Text segment ->
# Your favourite 20th century melody



## schuberkovich (Apr 7, 2013)

What's your favourite melody written in the 20th century? The great thing about the 20th century is that because the musical language became so diverse there was a lot of potential for very different types of beautiful melody.

I'm going to go with the main theme of the second movement of Barber's violin concerto:





So much Ravel, but I'll say the main theme of the first movement of his piano trio (and the second theme):





And finally the main theme of the first movement of Mahler's 9th:





:angel:


----------



## Guest (May 15, 2014)

I get a little confused with melodic terminology in the 20th century. 20th century music seems to give less attention to recurring melodies in general (like those "big" melodies from, say, Tchaikovsky's or Mendelssohn's violin concertos), and more attention to constant transformation. So, with that in mind, I'll just list a few melodic moments:

- Perhaps more of a motif, but the simple, recurring brass section in Messiaen's Turangalila-Symphonie. When it returns towards the end of the introduction under that other, more dissonant brass line, I sometimes get goosebumps.

Material ->
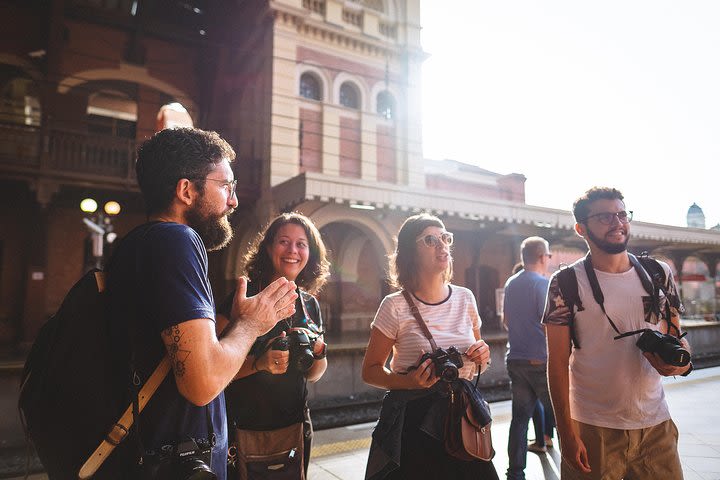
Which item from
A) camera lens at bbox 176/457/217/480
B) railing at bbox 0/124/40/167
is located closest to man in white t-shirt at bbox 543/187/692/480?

Exercises ->
(1) In the forum thread on favorite 20th-century melodies, which part of Barber's violin concerto does schuberkovich pick?
(2) Extend the forum thread on favorite 20th-century melodies, picking up after its last sentence.

Results in order ->
(1) The main theme of the second movement.

(2)
- Both the first and second movements of Shostakovich's famous 8th quartet, though some of these moments are equally dependent on harmony.

- The slow movement of Ravel's piano trio.

- The melodic stuff in the prelude to Gurrelieder is simply divine.

- The Larghetto of Poulenc's concerto for two pianos. Perhaps a crucial factor in my love of Poulenc.

- Normally, Hovhaness feels pretty superficial to me, but the material towards the end of the first movement of the Mysterious Mountain...well that's pretty nice stuff, if you ask me.


----------



## Mahlerian (Nov 27, 2012)

arcaneholocaust said:


> I get a little confused with melodic terminology in the 20th century. 20th century music seems to give less attention to recurring melodies in general (like those "big" melodies from, say, Tchaikovsky's or Mendelssohn's violin concertos), and more attention to constant transformation.


True. Even with Mahler's Ninth, listed above, the main theme isn't really a complete, closed off melody. It's lyrical, to be sure, and that makes it _melodic_, even if it itself isn't a "melody" per se.


----------



## Guest (May 15, 2014)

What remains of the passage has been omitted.